明月看着无比奇怪,这一路她见过的奇怪的人很多,但是见过奇怪的女人却很少。
摊主是一个老人,一个慈祥但又不太慈祥的佝偻老头子。
摊主没有看明月,同样什么都没有问。
明月站起身,朝这个女人走去,然后便坐在这个女人的对面。
这个女人并没有感到什么奇怪,反而抬头朝明月笑了笑,就像是久别的老朋友,这就算是打了个招呼。
原来这个女人是如此之美,美到让人难以接受,明月不相信世界上有这么好看的女人,倘若自己是男子,即便给她当牛做马也心甘情愿。
难道这人便是水月居水月凤?明月只有这样想。
传闻水月凤是赛西施、赛貂蝉的绝代佳人,就算是水月凤走路弄手的姿势也能彰显出一代佳人那种无法比拟的美。
当然从来没有一个人看见过水月凤的真正面目,她似乎只是一个传说。
似乎他们本就有一种难以割舍的关系。
那是一种冥冥中注定的还是什么明月根本就不知道也不会去想。
明月只知道,在四个月前,水月居居主水月凤突然对全江湖宣布一件惊天动地的大事,以自己作为条件,让全江湖人士追杀天涯罗刹,谁能杀了天涯罗刹,她就和谁牵手到白头。
自水月居建立以来,便在江湖上拥有不低的位置,又加之水月居居主乃是一代美人,故而这个消息在第一时间内便已为海内外、关内外为之畅谈,为之讨论的话题。
可是眼前这个人到底是不是水月凤呢?
明月忽然有些不解,假如她是水月凤,可这里是易峰镇,与江南相距甚远,水月凤不可能跑到这儿来喝一碗汤,吃一盘牛肉,更何况,此人没有任何武功。

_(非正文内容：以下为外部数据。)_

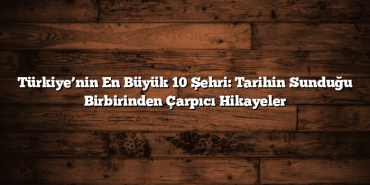 Türkiye’nin En Büyük 10 Şehri: Tarihin Sunduğu Birbirinden Çarpıcı Hikayeler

水月凤到底有没有武功其实明月也不知道,但水月居这么一个大庄园的主人怎么会没有武功呢?
明月只能这么理解。
假若她不是水月凤那她是谁呢?
明月也只能无奈地发笑,随后目光便停在她那双手上。
不一会儿,摊主同样抬着一碗汤和一盘牛肉放在明月面前。
明月没有说什么,又一次对摊主笑了笑。
这个小摊,一个老人两个女人,居然连一句话也没有说。
明月看着这个女人吃得如此之享受,不觉也将勺子放入汤里,顿时香气直扑上来。
明月几乎想不到会有这么香的汤,现在的她似乎已经迫不及待地想喝上一口。
的确,这汤的确非常美味,美味到极致。
所以明月几乎是一下子将整碗汤喝下肚去,整个人简直就像是在沙漠里饥渴了很久很久,忽然看到了一盘鸡肉和一坛酒。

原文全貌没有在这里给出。